▶ _Provided records_:

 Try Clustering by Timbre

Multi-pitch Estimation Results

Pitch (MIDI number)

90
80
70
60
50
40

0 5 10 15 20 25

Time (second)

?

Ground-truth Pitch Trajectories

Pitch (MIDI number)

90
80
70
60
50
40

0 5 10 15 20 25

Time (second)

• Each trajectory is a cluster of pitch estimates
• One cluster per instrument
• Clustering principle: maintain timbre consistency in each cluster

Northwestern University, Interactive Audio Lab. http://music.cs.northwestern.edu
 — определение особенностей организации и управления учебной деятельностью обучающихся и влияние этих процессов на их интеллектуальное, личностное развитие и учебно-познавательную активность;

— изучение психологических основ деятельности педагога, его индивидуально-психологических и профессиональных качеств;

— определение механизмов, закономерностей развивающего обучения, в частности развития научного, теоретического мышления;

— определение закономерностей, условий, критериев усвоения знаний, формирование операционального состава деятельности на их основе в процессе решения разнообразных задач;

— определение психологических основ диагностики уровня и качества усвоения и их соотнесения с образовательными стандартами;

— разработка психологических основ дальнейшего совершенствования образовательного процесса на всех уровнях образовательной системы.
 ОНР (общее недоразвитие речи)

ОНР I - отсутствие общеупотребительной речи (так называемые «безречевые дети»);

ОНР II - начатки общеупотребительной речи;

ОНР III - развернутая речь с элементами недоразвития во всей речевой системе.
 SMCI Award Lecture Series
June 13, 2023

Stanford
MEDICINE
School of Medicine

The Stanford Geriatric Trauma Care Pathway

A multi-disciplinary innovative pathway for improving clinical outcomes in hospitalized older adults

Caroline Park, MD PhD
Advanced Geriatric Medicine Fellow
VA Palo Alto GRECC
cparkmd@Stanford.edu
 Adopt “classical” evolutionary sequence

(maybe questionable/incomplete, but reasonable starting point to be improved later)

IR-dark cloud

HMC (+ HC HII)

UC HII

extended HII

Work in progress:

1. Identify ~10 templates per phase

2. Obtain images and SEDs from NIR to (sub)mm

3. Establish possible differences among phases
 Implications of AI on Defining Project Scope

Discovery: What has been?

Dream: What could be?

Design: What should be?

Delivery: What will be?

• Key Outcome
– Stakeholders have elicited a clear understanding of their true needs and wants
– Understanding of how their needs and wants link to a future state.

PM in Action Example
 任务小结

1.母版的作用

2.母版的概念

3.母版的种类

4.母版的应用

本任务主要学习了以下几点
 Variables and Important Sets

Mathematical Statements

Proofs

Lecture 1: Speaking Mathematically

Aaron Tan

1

▶ _Task objective_: Would you return each line of the material above, unchanged, from the first one through the line where "и профессиональных качеств;" appears?

▶ _Final answer_:
 Try Clustering by Timbre

Multi-pitch Estimation Results

Pitch (MIDI number)

90
80
70
60
50
40

0 5 10 15 20 25

Time (second)

?

Ground-truth Pitch Trajectories

Pitch (MIDI number)

90
80
70
60
50
40

0 5 10 15 20 25

Time (second)

• Each trajectory is a cluster of pitch estimates
• One cluster per instrument
• Clustering principle: maintain timbre consistency in each cluster

Northwestern University, Interactive Audio Lab. http://music.cs.northwestern.edu
 — определение особенностей организации и управления учебной деятельностью обучающихся и влияние этих процессов на их интеллектуальное, личностное развитие и учебно-познавательную активность;

— изучение психологических основ деятельности педагога, его индивидуально-психологических и профессиональных качеств;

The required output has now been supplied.